2) In some cases, the zombies were launched by systemd, in others the
zombie was inherited.
3) While the child is in the zombie state, the parent process (systemd)
/proc/1/status shows no pending signals.
4) Attaching gdb to systemd, there was 1 thread and it was waiting in
write() and the file being written was /dev/console.
This write() to the console never returns. We operated under the
assumption that systemd's SIGCHLD handler sets a bit and a foreground
thread (the only thread) would see that child processes needed reaping.

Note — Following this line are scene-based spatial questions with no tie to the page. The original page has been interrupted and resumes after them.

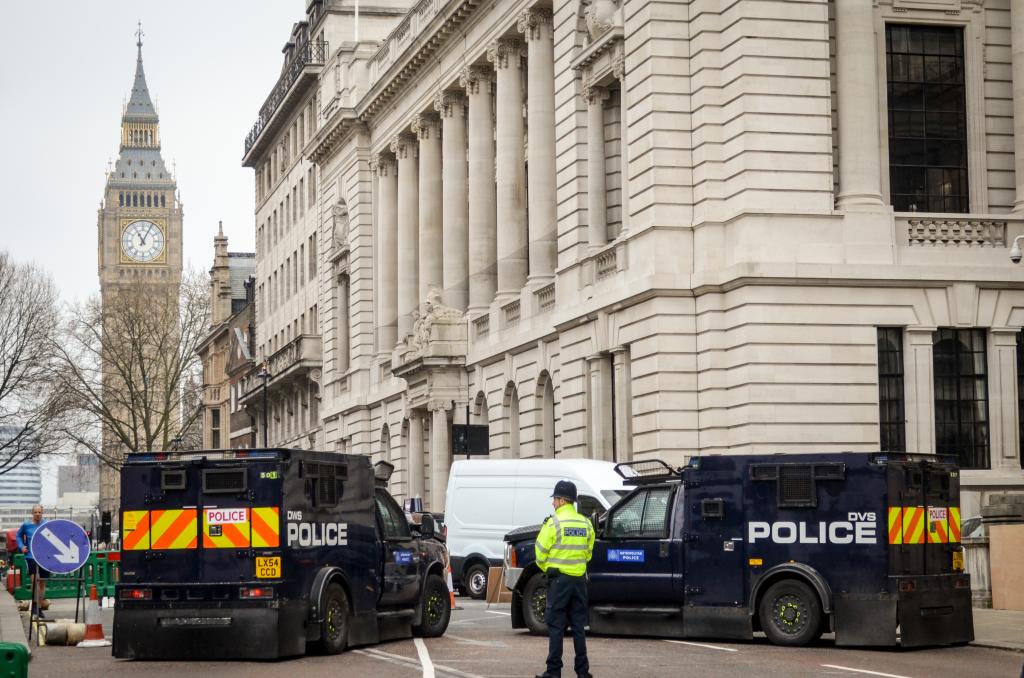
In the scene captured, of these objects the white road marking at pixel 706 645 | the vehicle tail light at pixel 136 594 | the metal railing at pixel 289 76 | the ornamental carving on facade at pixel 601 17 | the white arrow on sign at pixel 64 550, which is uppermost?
the metal railing at pixel 289 76

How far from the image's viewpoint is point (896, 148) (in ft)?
130

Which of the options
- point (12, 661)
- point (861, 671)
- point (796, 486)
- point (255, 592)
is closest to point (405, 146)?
point (796, 486)

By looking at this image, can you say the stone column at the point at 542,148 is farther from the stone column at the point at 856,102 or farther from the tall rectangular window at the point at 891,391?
the tall rectangular window at the point at 891,391

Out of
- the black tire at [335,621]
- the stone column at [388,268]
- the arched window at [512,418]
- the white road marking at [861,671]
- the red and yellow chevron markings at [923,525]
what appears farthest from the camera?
the stone column at [388,268]

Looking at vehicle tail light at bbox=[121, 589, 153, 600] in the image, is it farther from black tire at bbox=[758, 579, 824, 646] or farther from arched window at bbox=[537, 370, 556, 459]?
arched window at bbox=[537, 370, 556, 459]

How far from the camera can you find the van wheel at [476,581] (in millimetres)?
36719

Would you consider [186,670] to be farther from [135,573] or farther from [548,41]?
[548,41]

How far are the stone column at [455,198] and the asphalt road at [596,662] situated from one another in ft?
112

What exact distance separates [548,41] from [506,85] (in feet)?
12.3

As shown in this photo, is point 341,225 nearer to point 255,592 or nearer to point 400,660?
point 255,592

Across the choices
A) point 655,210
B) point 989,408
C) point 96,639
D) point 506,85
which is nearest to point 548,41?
point 506,85

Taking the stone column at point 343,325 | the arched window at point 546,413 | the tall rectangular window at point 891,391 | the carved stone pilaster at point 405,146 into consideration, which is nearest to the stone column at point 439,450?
the arched window at point 546,413

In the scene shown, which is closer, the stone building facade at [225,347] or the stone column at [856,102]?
the stone column at [856,102]

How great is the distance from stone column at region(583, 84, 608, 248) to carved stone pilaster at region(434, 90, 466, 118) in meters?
15.1
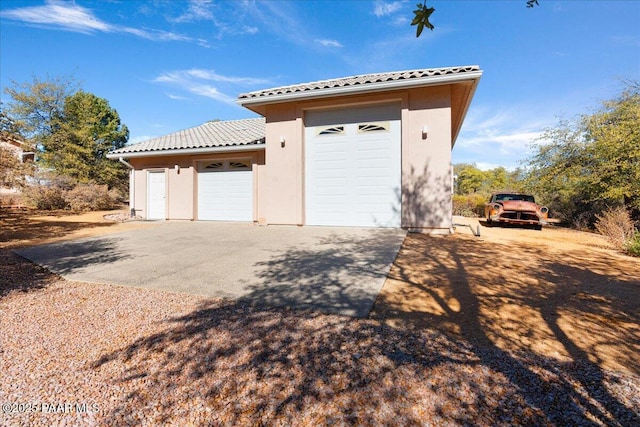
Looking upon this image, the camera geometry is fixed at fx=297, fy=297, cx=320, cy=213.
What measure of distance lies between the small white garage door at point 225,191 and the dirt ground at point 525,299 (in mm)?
7057

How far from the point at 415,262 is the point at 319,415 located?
3.98 meters

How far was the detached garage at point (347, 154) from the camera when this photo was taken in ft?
27.1

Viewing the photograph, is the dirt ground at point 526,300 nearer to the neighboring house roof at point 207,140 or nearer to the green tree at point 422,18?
the green tree at point 422,18

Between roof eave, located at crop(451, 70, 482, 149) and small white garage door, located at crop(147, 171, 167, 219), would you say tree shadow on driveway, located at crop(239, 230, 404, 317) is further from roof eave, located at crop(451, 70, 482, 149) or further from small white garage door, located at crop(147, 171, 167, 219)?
small white garage door, located at crop(147, 171, 167, 219)

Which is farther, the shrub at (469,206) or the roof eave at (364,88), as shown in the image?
the shrub at (469,206)

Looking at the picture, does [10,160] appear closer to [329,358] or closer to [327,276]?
[327,276]

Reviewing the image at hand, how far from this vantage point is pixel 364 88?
8.34 metres

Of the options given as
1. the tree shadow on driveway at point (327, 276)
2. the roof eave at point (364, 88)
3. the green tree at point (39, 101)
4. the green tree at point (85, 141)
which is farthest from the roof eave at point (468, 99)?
the green tree at point (39, 101)

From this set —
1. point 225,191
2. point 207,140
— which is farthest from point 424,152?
point 207,140

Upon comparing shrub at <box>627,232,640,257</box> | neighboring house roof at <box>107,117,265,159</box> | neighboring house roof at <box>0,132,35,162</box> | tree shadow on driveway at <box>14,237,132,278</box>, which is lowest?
tree shadow on driveway at <box>14,237,132,278</box>

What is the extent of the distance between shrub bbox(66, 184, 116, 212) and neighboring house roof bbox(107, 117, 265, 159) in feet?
19.8

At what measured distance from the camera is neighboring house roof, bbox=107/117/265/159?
434 inches

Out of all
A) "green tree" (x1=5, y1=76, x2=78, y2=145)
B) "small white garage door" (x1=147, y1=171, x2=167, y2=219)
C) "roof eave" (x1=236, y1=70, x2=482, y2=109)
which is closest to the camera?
"roof eave" (x1=236, y1=70, x2=482, y2=109)

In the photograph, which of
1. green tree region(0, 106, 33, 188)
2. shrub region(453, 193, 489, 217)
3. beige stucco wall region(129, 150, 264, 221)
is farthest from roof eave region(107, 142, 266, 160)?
shrub region(453, 193, 489, 217)
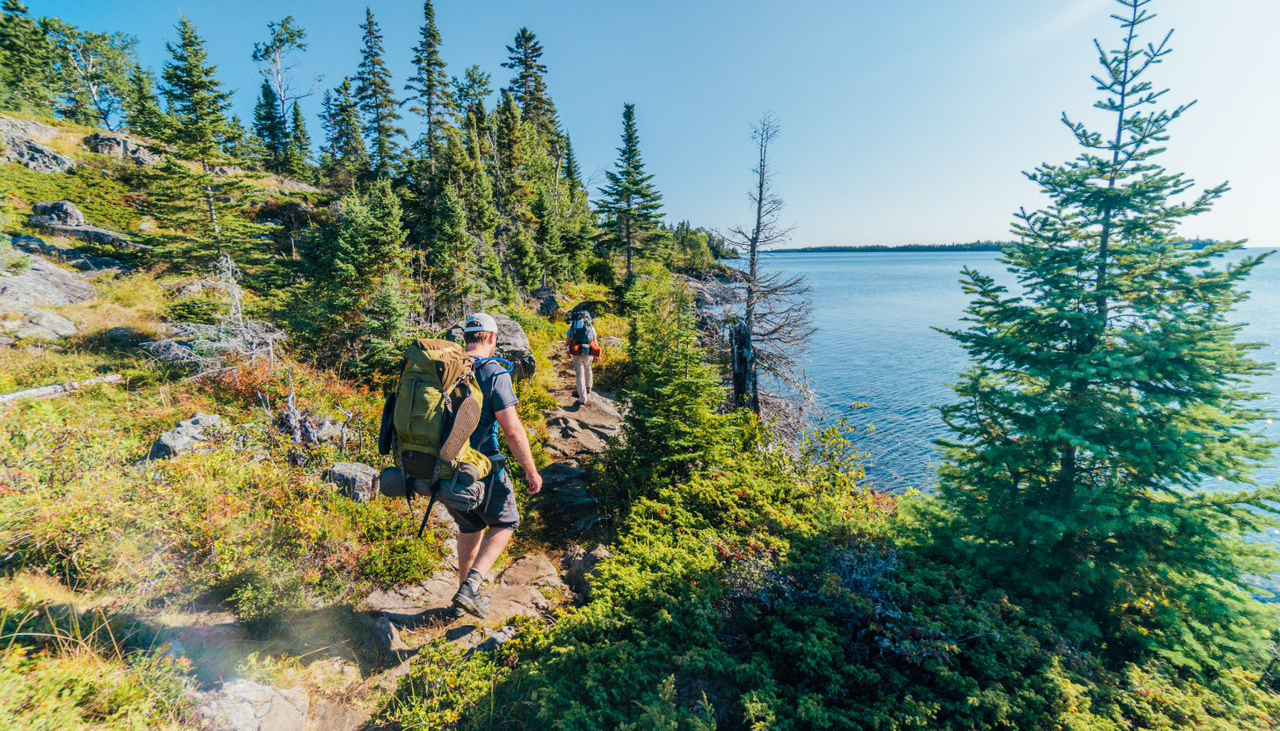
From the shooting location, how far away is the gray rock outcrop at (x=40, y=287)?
1151 centimetres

While the single thread is stuck in write(), the reaping never takes
place.
So why is write() blocking? The answer seems to be that there is
nothing draining the console and eventually it blocks write() when its
buffers become full. When we attached to the container's console, the
buffer is cleared allowing systemd’s write() to return. The zombies are
then reaped and everything goes back to normal.
Our “solution” was more of a workaround. systemd was altered to log
errors/warnings/etc to /dev/null instead of /dev/console. This
prevented the problem, only in that the console buffer was unlikely to
get filled up since systemd generally is the only then that writes to
it. This is definitely a hack though.
This may be a bug in the libvirt container library (you can't expect
something to periodically connect to a container's console to empty it
out). We suspect there may also be a configuration issue in our
containers with regards to the console.
Has anyone else observed this problem?